Leading the analysis was Kenneth Worthington of Morgan Stanley's analyst team, who on Monday released the first official Circle stock analysis report. This target price is 55% lower than Circle's current price of $180, calculated based on a 45x multiple of expected earnings per share (EPS) for 2027, with an additional $10 upside potential premium.
While Morgan Stanley analysts believe Circle has a favorable position in the emerging stablecoin market due to its first-mover advantage and numerous use cases, they noted that its current valuation is high. According to data from CompaniesMarketCap, Circle currently has a market capitalization of $43.8 billion, significantly higher since its NYSE debut on June 5th with a market cap of $8 billion. The analysts stated: "Our target price of $80 by December 2026 implies a market cap of around $21 billion. It is worth noting that the company's IPO was priced at $31, corresponding to an $8 billion market cap."

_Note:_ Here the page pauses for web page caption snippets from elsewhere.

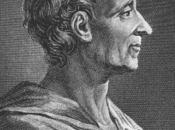 Citas para cada día:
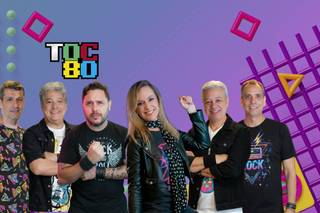TOC 80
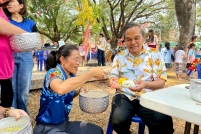 LINE_ALBUM_สงกรานต์-มรสน69_260408_55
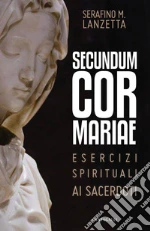 Lanzetta Serafino Maria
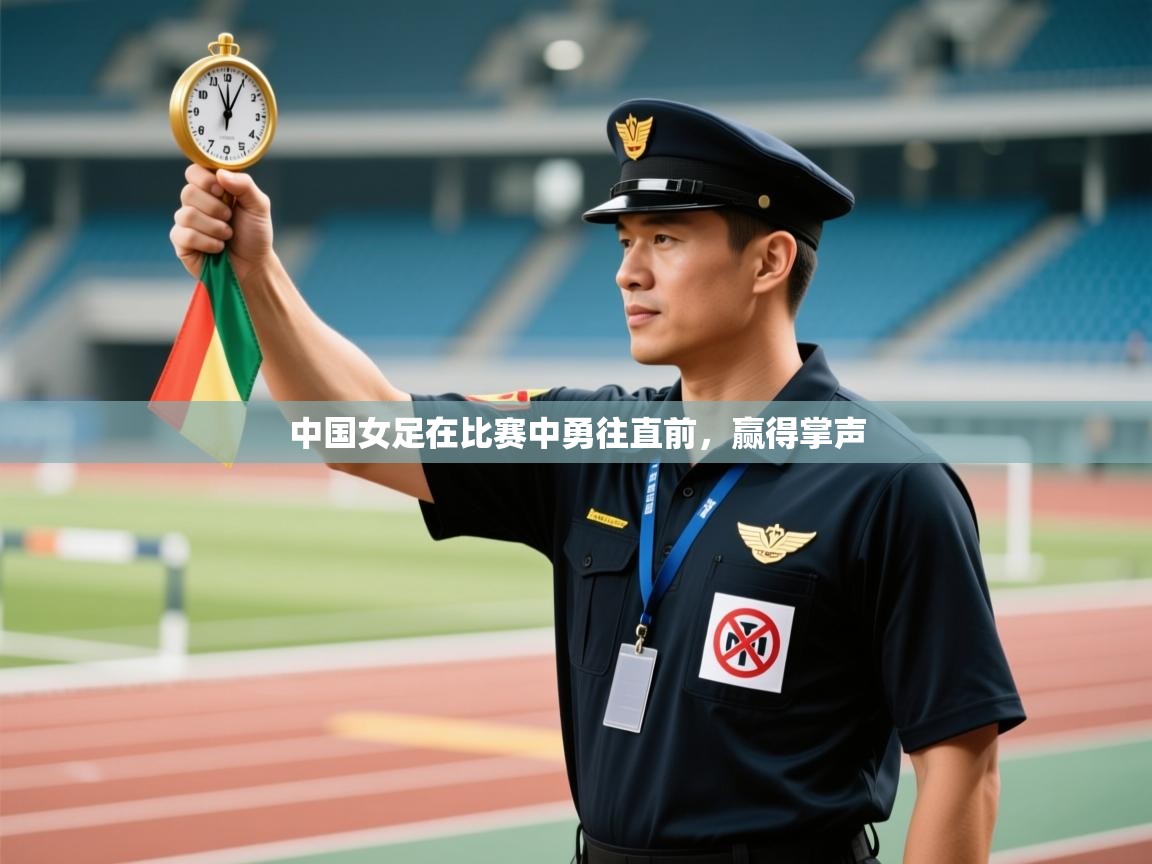 蓝鲸体育直播在线观看免费-中国女足在比赛中勇往直前，赢得掌声  第1张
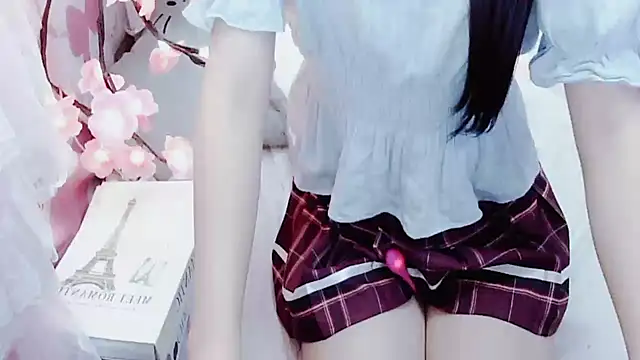 Snapshot of SexyBona chatting on June 9, 2026, 5:02 pm SexyBona online show from June 9, 2026, 5:02 pm
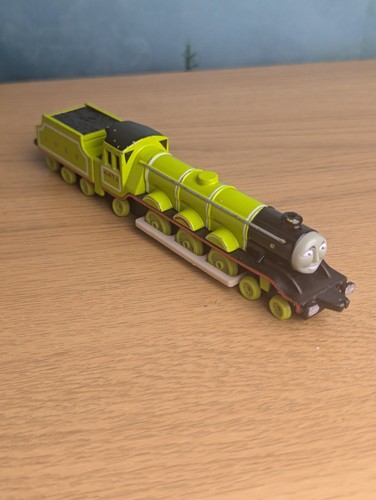 Thomas the tank - thomas, engine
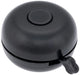 Contec bicycle bell big dong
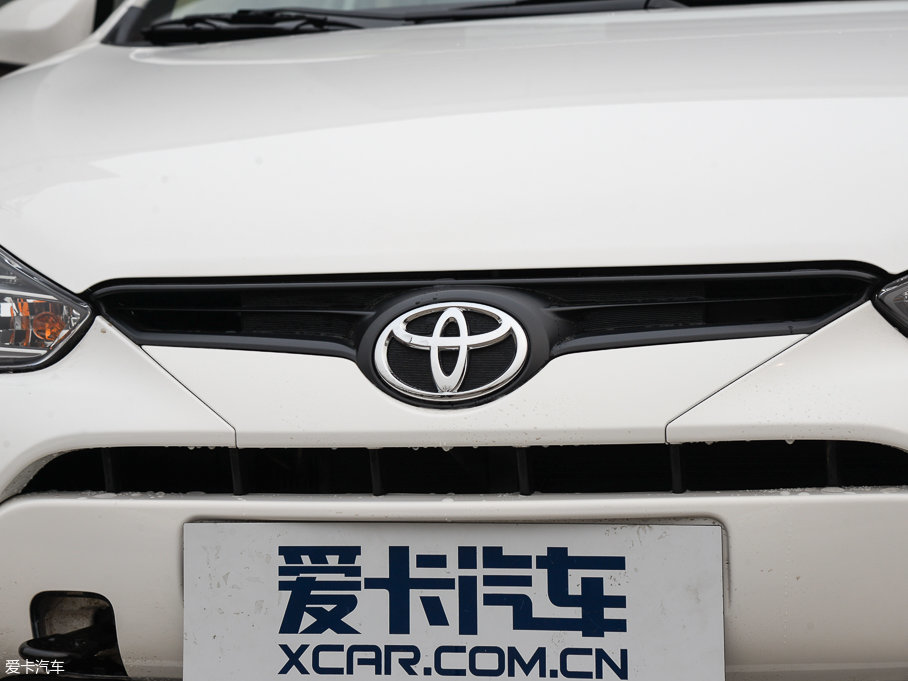 2017YARiS L  1.5E քȄӰ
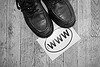 photoswww 272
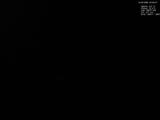 03 : 04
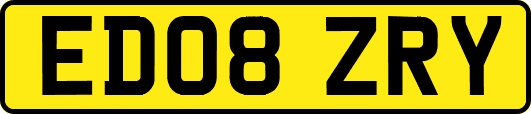 ED08ZRY
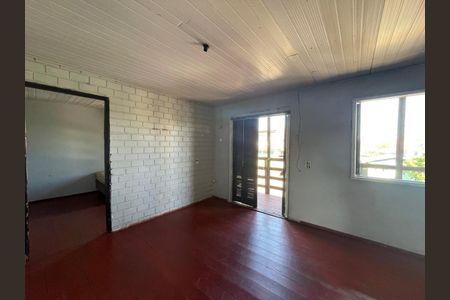 Apartamento para alugar com 2 quartos, 60m² em Scharlau, São Leopoldo
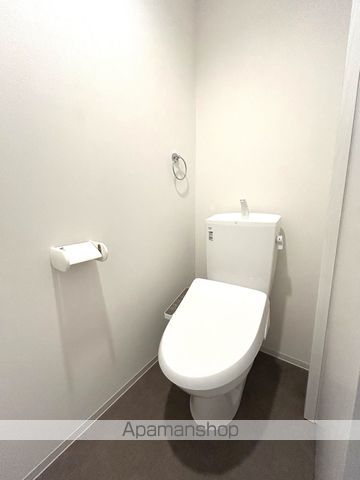 ジーメゾン泉佐野ルシエールの内装写真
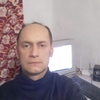 олег, 44, г.Чернянка олег, 44, г.Чернянка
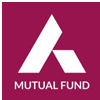 Axis Mutual Fund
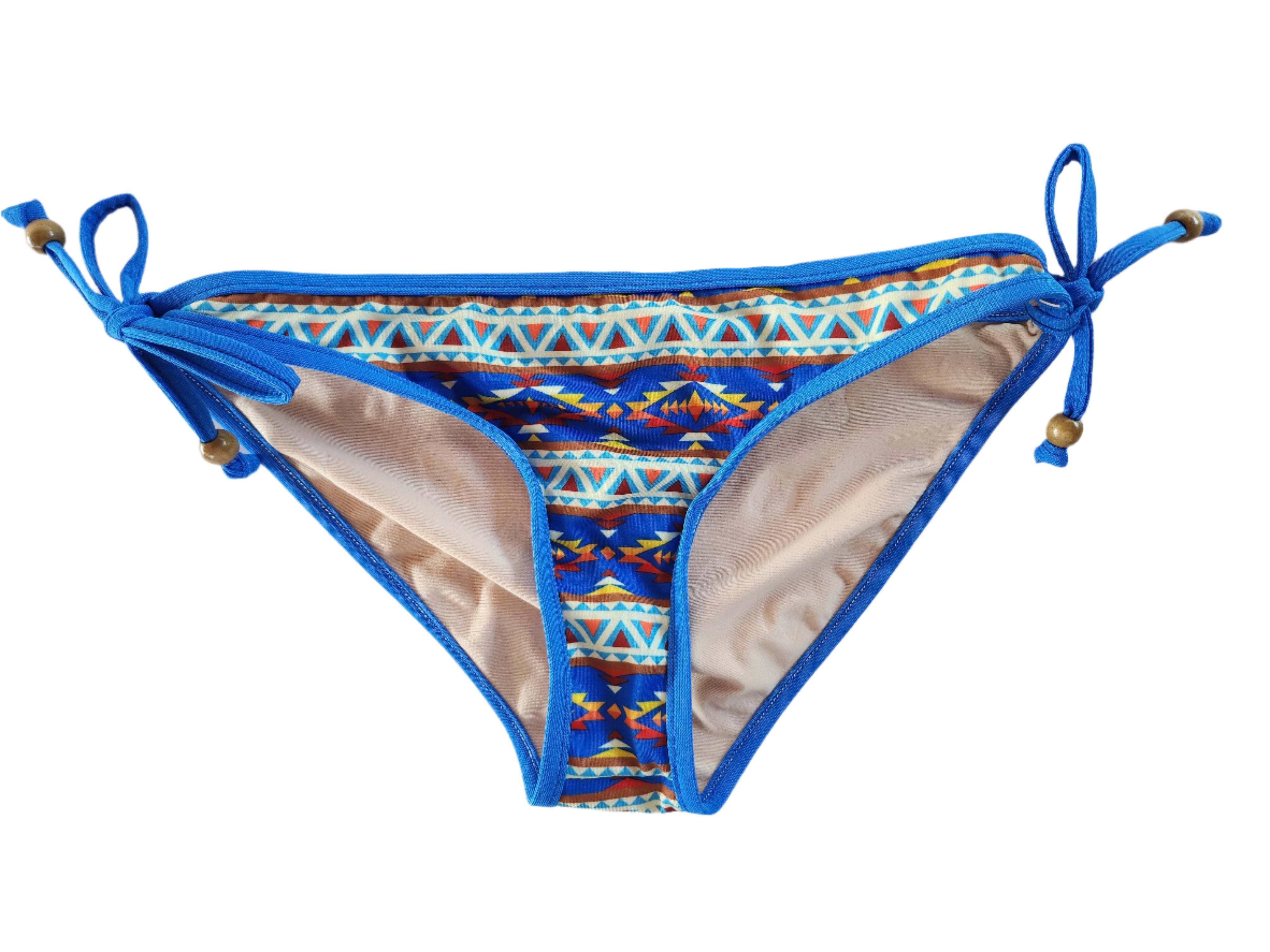 Sahara Removable Bows Mjf02972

To justify the "Underweight" rating on Circle, Morgan Stanley analysts mentioned several factors that could potentially harm the company's valuation in the coming months, including the impact of market competition. The analysts stated: "We see competition as a potential threat to Circle," which includes both direct stablecoin competitors and other crypto investment products such as tokenized deposit accounts and digital currency money market funds. "The risk is that in the industry with low conversion costs, several competitors may gain enough market share to reach critical mass and take advantage of the network effects Circle has built."
Among other risks, Morgan Stanley mentioned U.S. stablecoin regulatory policies. These policies may soon require issuers like Circle to hold equivalent equity capital based on the circulating supply of stablecoins, similar to Europe's Markets in Crypto-Assets Regulation (MiCA). While Morgan Stanley estimates that Circle has enough capital to support its USDC stablecoin held in the U.S., analysts stated that higher capital requirements could limit USDC's growth. Additionally, the analysts emphasized certain risks posed by the development of central bank digital currencies (CBDCs). The report noted that while the U.S. has adopted policies supporting stablecoins to strengthen the dollar's dominance, other countries may exert pressure on Circle's global expansion.